= Victor H. Rumsey =

English Electrical Engineer

Victor Henry Rumsey (November 22, 1919 – March 11, 2015) was an electrical engineer, best known for his studies of frequency-independent antennas.

Rumsey was born in Devizes, Wiltshire, England, on Saint Cecilia's day, and received his BA in mathematics (1941) and Sc.D. in physics from Cambridge University. From 1941–1945 he performed radar research at the Telecommunications Research Establishment in England and the Naval Research Laboratory, Washington, D.C. After three years at the Canadian Atomic Research Laboratory he became director of the Antenna Laboratory at Ohio State University.

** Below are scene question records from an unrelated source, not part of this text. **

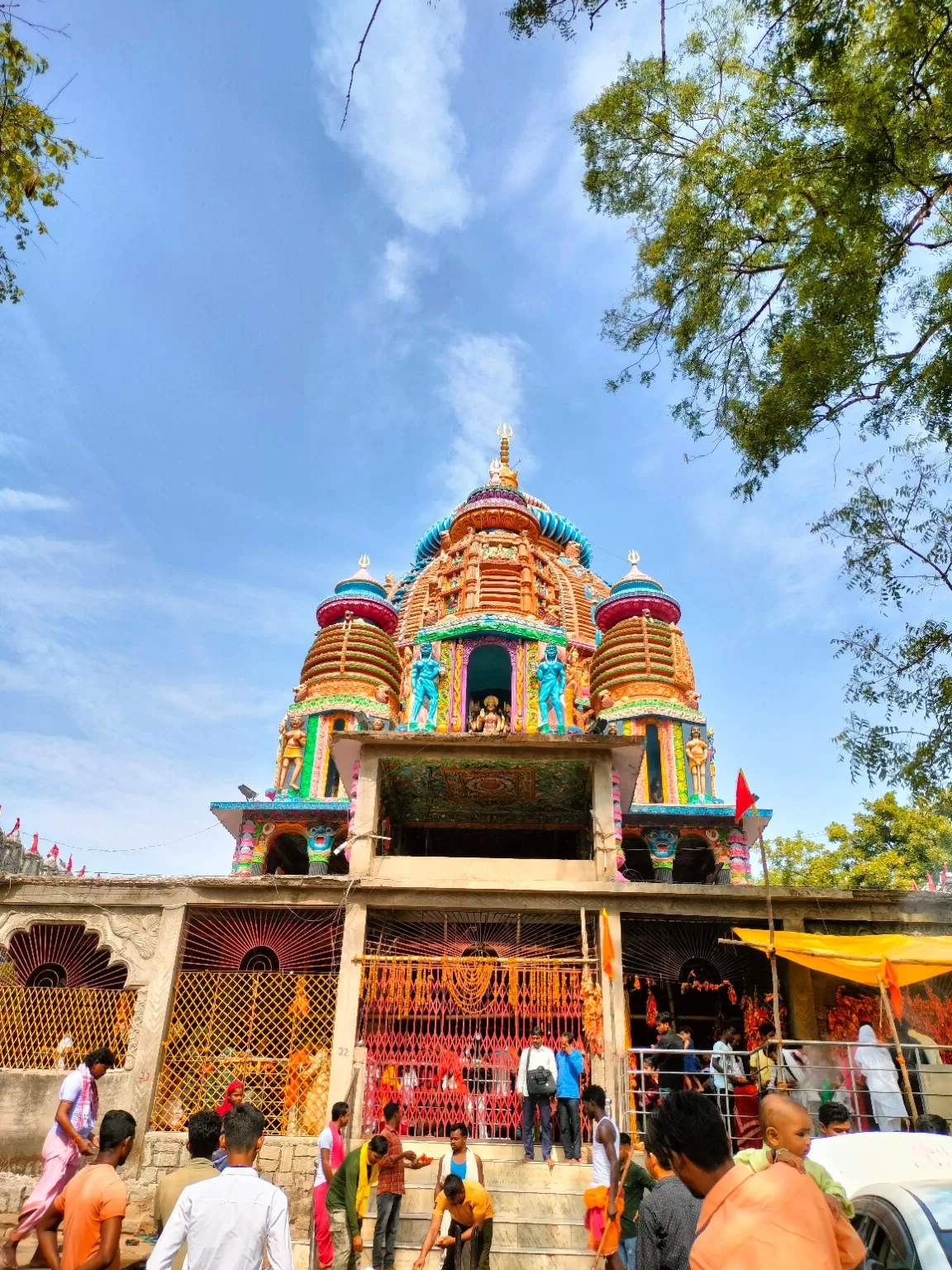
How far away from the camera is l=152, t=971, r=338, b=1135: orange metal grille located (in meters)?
11.0

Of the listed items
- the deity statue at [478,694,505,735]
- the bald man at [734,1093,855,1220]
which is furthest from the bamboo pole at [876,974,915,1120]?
the deity statue at [478,694,505,735]

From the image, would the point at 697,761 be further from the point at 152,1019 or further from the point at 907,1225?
the point at 907,1225

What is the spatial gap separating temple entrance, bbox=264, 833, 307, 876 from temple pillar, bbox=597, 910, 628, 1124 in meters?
11.9

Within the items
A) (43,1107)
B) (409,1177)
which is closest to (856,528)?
(409,1177)

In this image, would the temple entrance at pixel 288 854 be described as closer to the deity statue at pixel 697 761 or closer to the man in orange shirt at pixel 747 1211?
the deity statue at pixel 697 761

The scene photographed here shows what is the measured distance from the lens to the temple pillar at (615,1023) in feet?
34.2

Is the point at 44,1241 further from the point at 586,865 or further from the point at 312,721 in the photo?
the point at 312,721

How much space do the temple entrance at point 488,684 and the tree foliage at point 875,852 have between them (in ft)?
35.3

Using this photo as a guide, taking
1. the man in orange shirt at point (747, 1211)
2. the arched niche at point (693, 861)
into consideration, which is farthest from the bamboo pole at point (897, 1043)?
the arched niche at point (693, 861)

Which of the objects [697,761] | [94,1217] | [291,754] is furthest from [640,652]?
[94,1217]

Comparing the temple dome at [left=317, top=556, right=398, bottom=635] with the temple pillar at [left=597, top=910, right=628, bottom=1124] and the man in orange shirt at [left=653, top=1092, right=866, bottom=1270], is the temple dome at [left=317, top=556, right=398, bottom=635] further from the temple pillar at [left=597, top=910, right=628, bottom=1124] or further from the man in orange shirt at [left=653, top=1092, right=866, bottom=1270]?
the man in orange shirt at [left=653, top=1092, right=866, bottom=1270]

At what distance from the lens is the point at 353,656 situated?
1017 inches

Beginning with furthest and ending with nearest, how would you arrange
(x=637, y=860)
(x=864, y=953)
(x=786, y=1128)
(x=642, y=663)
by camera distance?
(x=642, y=663)
(x=637, y=860)
(x=864, y=953)
(x=786, y=1128)

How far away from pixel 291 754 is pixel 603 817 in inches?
521
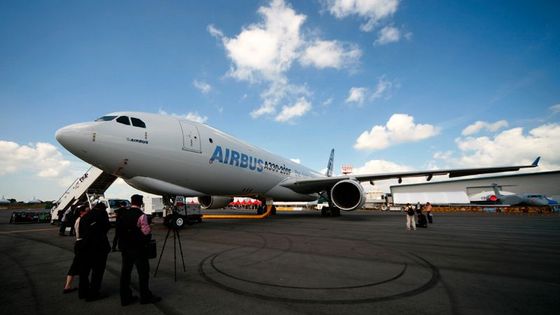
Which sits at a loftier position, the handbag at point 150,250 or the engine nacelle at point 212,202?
the engine nacelle at point 212,202

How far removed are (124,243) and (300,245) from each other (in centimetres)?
502

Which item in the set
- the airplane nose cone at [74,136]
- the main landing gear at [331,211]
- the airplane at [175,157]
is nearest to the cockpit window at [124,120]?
the airplane at [175,157]

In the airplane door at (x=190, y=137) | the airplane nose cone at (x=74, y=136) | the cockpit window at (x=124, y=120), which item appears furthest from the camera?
the airplane door at (x=190, y=137)

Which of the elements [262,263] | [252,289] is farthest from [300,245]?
[252,289]

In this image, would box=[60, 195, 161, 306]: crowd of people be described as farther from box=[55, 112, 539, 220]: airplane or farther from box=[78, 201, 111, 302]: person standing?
box=[55, 112, 539, 220]: airplane

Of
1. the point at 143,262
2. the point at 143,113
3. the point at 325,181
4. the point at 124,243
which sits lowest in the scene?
the point at 143,262

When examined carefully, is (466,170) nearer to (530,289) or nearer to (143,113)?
(530,289)

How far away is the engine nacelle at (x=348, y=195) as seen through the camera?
1426cm

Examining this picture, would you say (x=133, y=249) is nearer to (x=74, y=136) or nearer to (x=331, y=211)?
(x=74, y=136)

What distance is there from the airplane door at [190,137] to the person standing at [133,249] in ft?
20.5

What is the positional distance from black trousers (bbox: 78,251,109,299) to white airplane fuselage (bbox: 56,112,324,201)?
4938 millimetres

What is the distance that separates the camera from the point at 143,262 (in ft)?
11.3

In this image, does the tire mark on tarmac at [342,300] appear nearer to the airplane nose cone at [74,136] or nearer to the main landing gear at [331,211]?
the airplane nose cone at [74,136]

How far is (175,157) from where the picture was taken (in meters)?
9.12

In 1954 he moved to the University of Illinois, in 1957 to the University of California, Berkeley, and in 1966 to the University of California, San Diego where he was a professor and, later, professor emeritus.

Starting in the 1950s, Rumsey suggested the basic principles for frequency-independent antennas which culminated in the writing of a book on the topic (see selected works below).

Rumsey is a member of the National Academy of Engineering, and has received an honorary Doctor of Engineering degree from Tohoku University, Japan, the 1962 IEEE Morris N. Liebmann Memorial Award, and the 2004 John Kraus Antenna Award.

== Selected works ==
- "Frequency-Independent Antennas", IRE National Convention Record, vol. 5, part 1, 1957, pages 114-118.
- Frequency Independent Antennas, New York: Academic Press, Inc., 1966.